Tipologia di AttoInquadramento (D.P.R. 642/72)Modalità di RilascioMisura dell’Imposta di Bollo
Provvedimento AmministrativoArt. 4, comma 1-quaterTelematica / Digitale€ 16,00 forfettari (indipendentemente dalla dimensione)
Provvedimento AmministrativoArt. 4, comma 1Cartacea€ 16,00 per ogni foglio (4 facciate)
Contratto / Scrittura PrivataArt. 2Telematica / Digitale€ 16,00 per ogni foglio
Contratto / Scrittura PrivataArt. 2Cartacea€ 16,00 per ogni foglio

Per gli operatori economici, i professionisti e gli enti pubblici, il principio espresso dall’Agenzia delle Entrate impone un’attenta verifica preliminare:

  1. Qualificazione dell’atto: Occorre distinguere il provvedimento unilaterale d’autorità (es. decreto o determina di concessione) dal contratto/convenzione accessorio concluso tra le parti.

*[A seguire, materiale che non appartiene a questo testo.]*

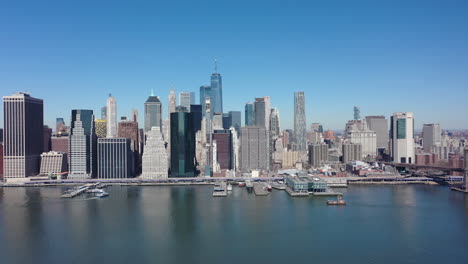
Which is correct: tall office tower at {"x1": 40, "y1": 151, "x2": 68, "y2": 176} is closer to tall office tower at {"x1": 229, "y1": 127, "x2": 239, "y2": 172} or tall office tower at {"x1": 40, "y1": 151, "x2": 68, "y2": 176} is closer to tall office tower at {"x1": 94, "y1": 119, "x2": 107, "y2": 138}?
tall office tower at {"x1": 94, "y1": 119, "x2": 107, "y2": 138}

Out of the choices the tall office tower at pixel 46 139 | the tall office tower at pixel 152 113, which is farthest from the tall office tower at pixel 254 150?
the tall office tower at pixel 46 139

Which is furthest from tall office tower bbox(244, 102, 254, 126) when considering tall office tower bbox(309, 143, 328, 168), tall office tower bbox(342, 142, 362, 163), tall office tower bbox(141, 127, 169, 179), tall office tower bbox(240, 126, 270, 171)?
tall office tower bbox(141, 127, 169, 179)

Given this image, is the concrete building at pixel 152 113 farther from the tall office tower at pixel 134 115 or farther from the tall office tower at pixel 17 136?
the tall office tower at pixel 17 136

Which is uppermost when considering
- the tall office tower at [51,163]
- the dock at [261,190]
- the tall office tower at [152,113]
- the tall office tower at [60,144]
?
the tall office tower at [152,113]

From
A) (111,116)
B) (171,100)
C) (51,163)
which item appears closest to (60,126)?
(111,116)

  2. Conteggio della dimensione nei contratti digitali: Qualora si stipuli un contratto in modalità elettronica, la quantificazione dell’imposta di bollo dovrà continuare a considerare il numero di fogli/facciate da cui è composto il file.
  3. Assenza di estensioni analogiche: Nel diritto tributario le agevolazioni ed i regimi speciali (come la forfaitizzazione telemica) sono di stretta interpretazione e non possono essere applicati per analogia oltre i casi espressamente contemplati dalla legge.